Scientists have identified a common ancestral gene that enabled the evolution of advanced life more than a billion years ago, and without which life on our planet would probably still be bacterial slime.
The gene, found in all complex organisms, including plants and animals, encodes for a large group of enzymes known as protein kinases that enabled cells to be larger and to rapidly transfer information from one part to another.
Steven Pelech, a professor at the University of British Columbia in Canada said that if the duplications and subsequent mutations of this gene during evolution did not happen, then life would have been completely different today. The most advanced life on earth would probably still be bacterial slime.
Plants, animals, mushrooms and more all exist because they are made up of eukaryotic cells that are larger and far more complex than bacteria. Inside of these eukaryotic cells are hundreds of organelles that perform diverse functions to keep them living, just as different organs do for the human body.
The new research identified the gene that gave rise to protein kinases.
On a cellular scale, these highly interactive signalling proteins play a role similar to the neurons in the brain by
transferring information throughout the cell by a process known as protein phosphorylation.This ability to transmit signals from one part of the cell to another not only enabled cells to become more complex internally, but also allowed cells to come together to form systems, paving the way for the evolution of intelligent life.
Research into these enzymes has become very important to medicine. More than 400 human diseases like cancer and diabetes are linked to problems with cell signalling. Disease occurs when a cell gets misinformed or confused.
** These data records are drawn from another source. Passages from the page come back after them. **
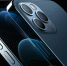iPhone 12 — ожидания оправдались? - GlobalVlad.Ru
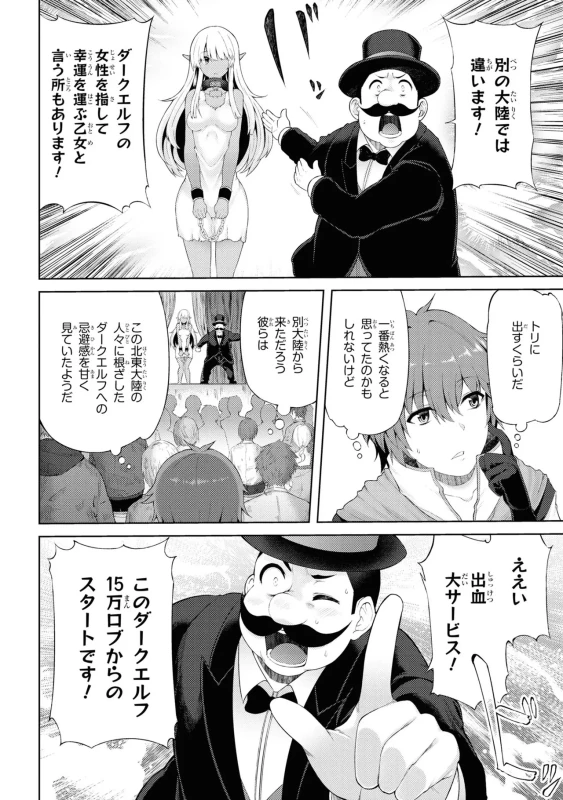 エルフです! - Story 2 page 9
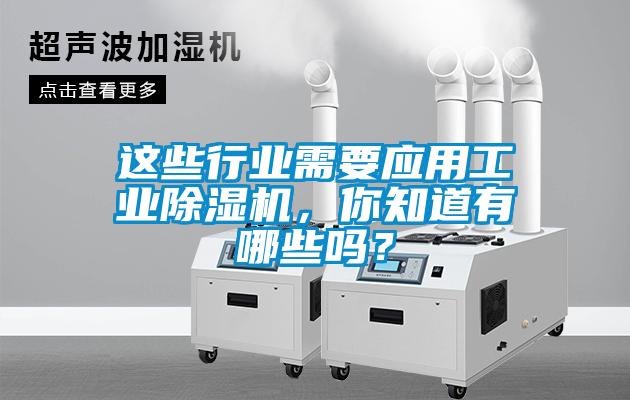 这些行业需要应用工业91抖音免费看片，你知道有哪些吗？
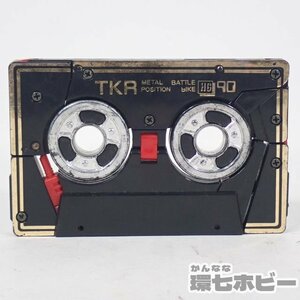 1RX21◆当時物 旧タカラ ミクロマン カセットマシン バトルバイク ミクロチェンジシリーズ 未検品現状/トランスフォーマー G1 送:YP/60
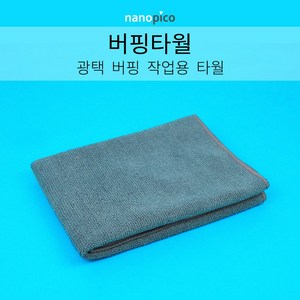 (주)나노피코 나노피코 버핑타월 단품, 1개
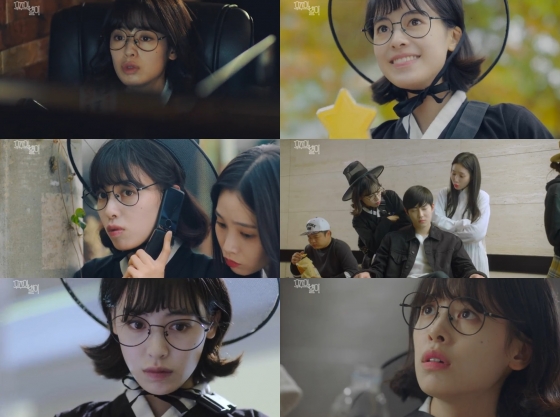 '우주의 별이' 지우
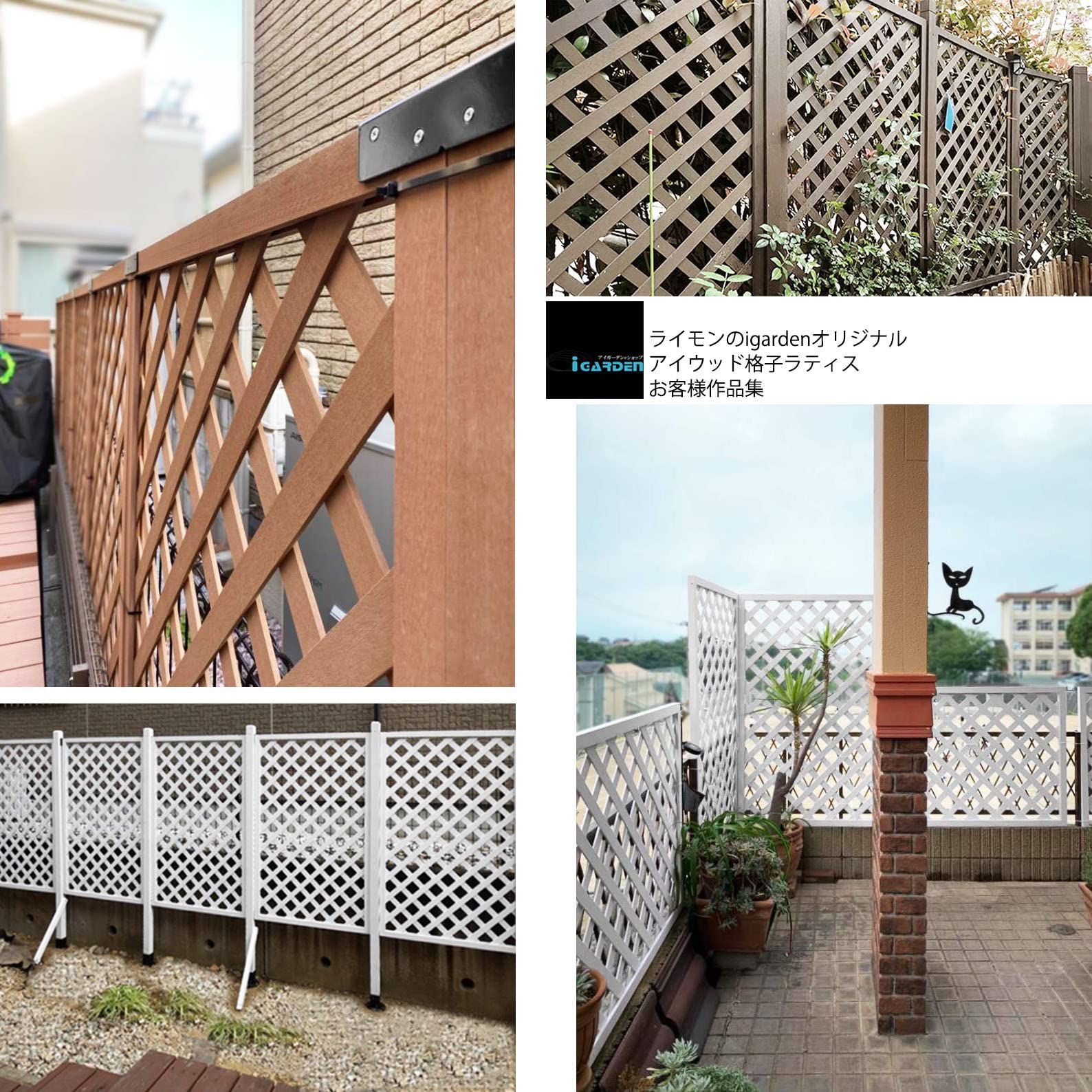 アイウッド格子ラティス アイガーデン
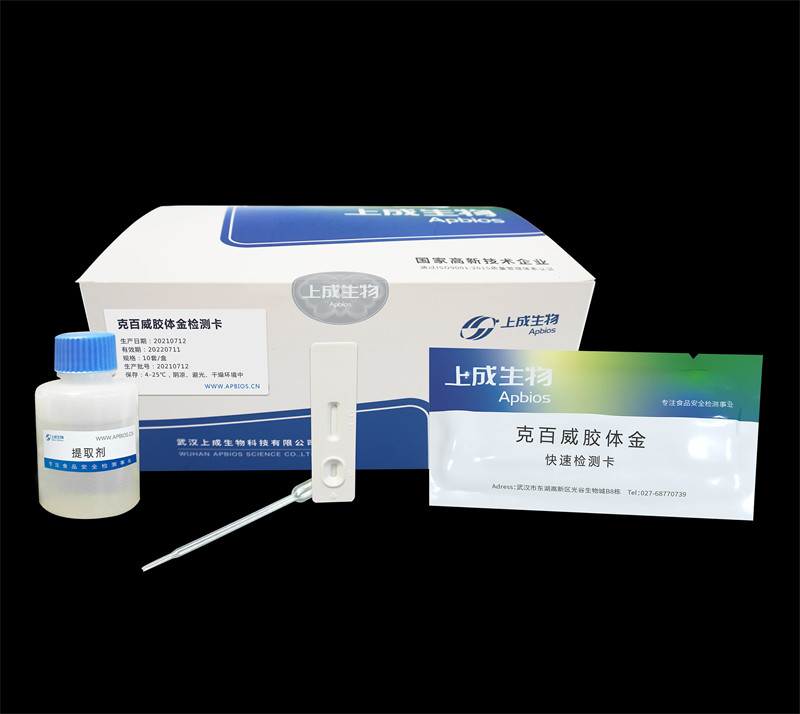 克百威膠體金檢測卡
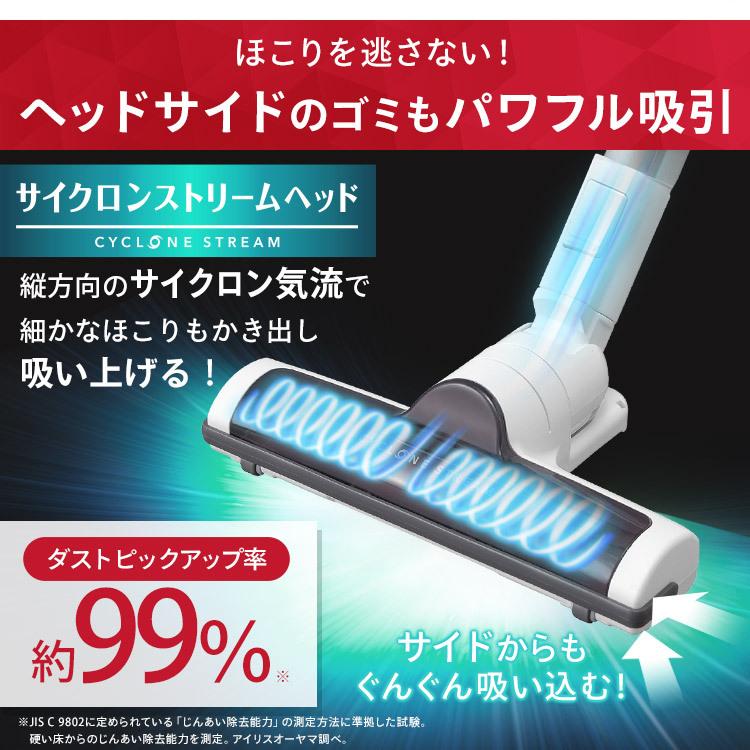 IRIS OHYAMA（アイリスオーヤマ） 掃除機 コードレス 紙パック式 吸引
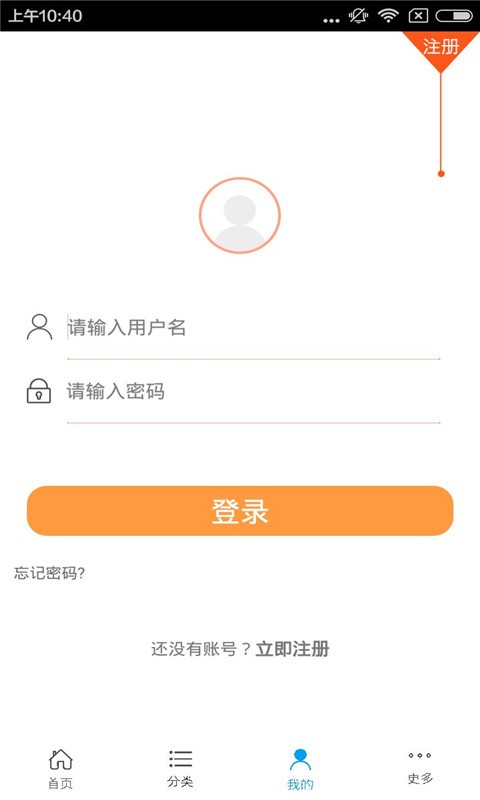 小儿推拿网-01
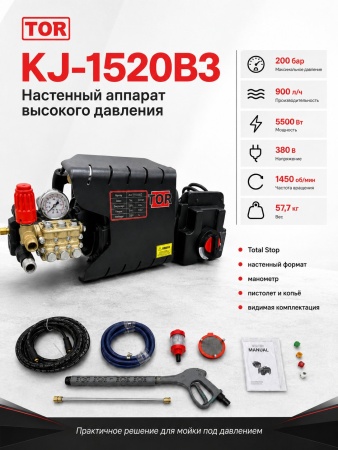 KJ-1520B3_7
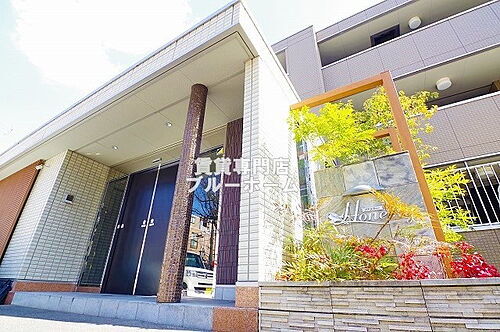 大阪府堺市堺区南三国ヶ丘町４丁 賃貸アパート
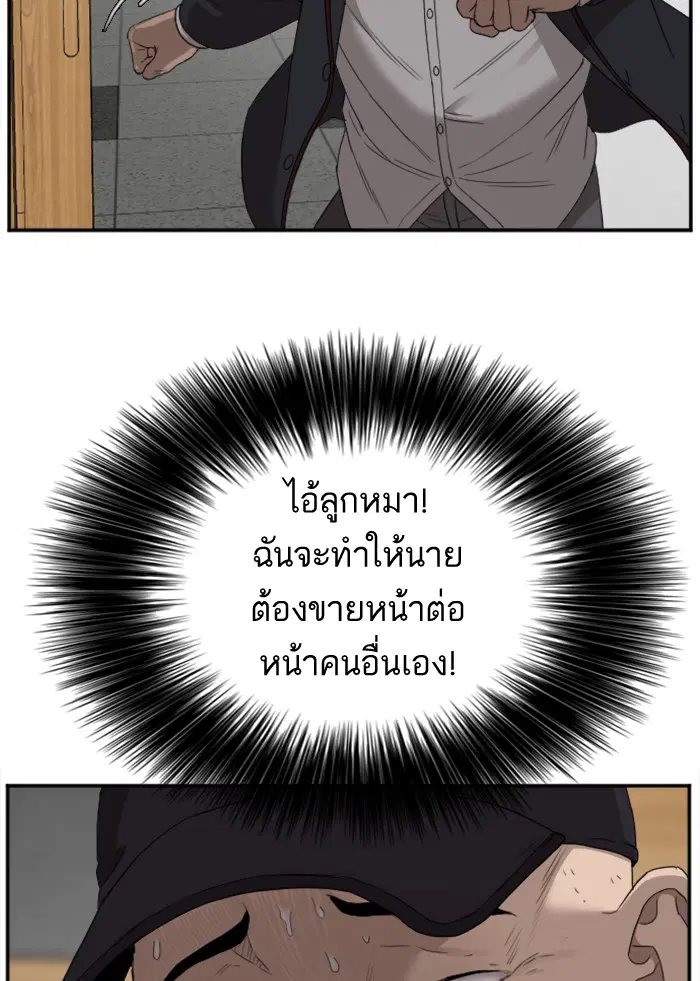 Bad Guy ตอนที่ 23 หน้า 123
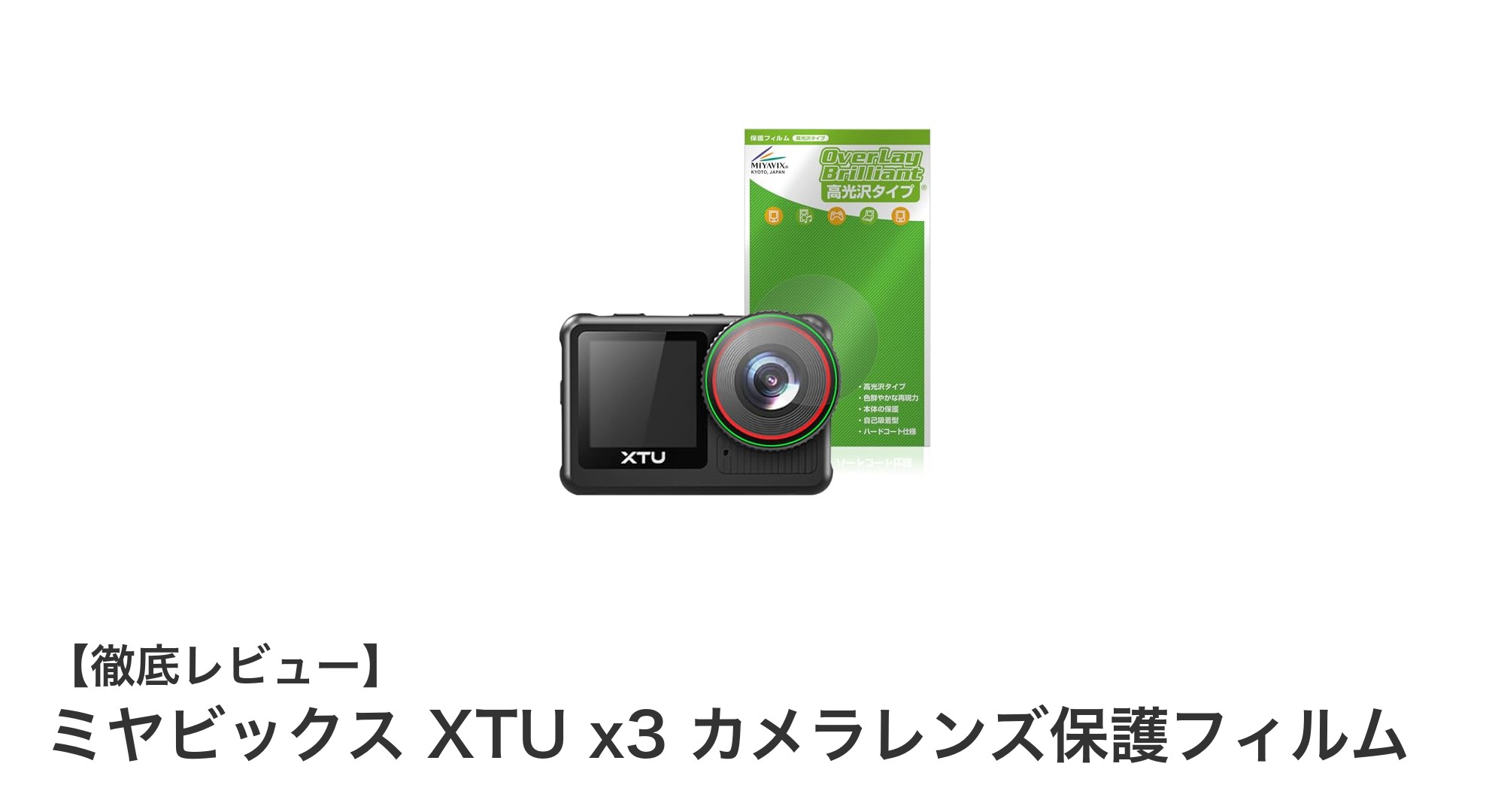 ミヤビックス XTU x3カメラレンズ保護フィルムで究極のクリア撮影を実現!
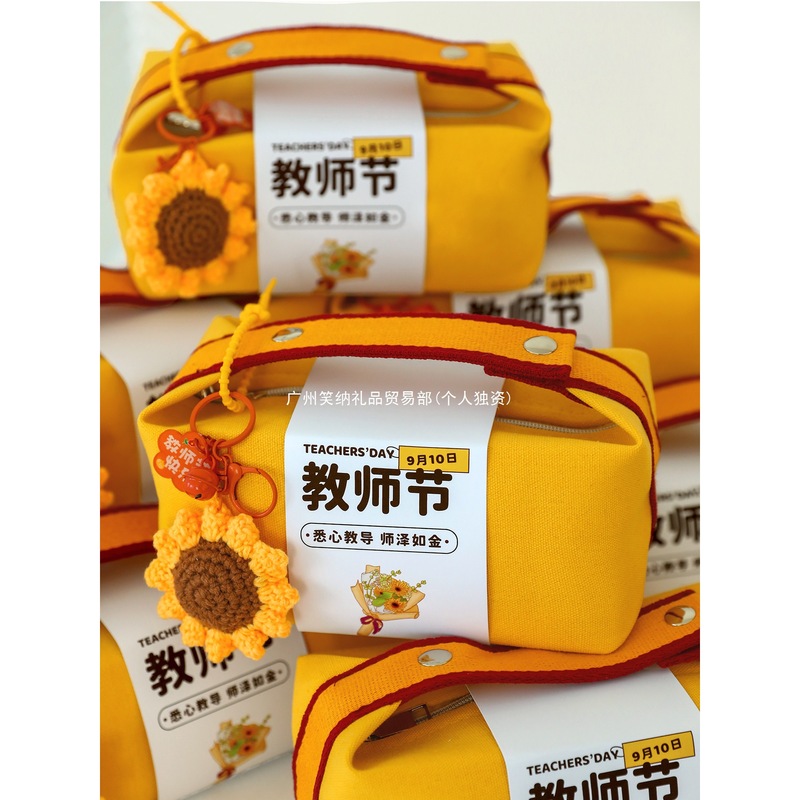 教师节礼物2025新款感谢师恩送女老师实用伴手礼礼品手提包包定.|undefined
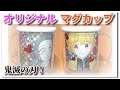 禰豆子＆善逸♡手作りマグカップ♡DIY【鬼滅の刃/きめつのやいば】グッズ作り方♡水彩色鉛筆使い方【DemonSlayer】How to make an original cup/Water color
Researchers said that at the present day about one-third of all pharmaceutical drug development is targeted at protein kinases.
“From sequencing the genomes of humans, we knew that about 500 genes for different protein kinases all had similar blueprints,” said Pelech, also an investigator with the Vancouver Coastal Health Research Institute. “Our new research revealed that the gene probably originated from bacteria for facilitating the synthesis of proteins and then mutated to acquire completely new functions,” said Pelech.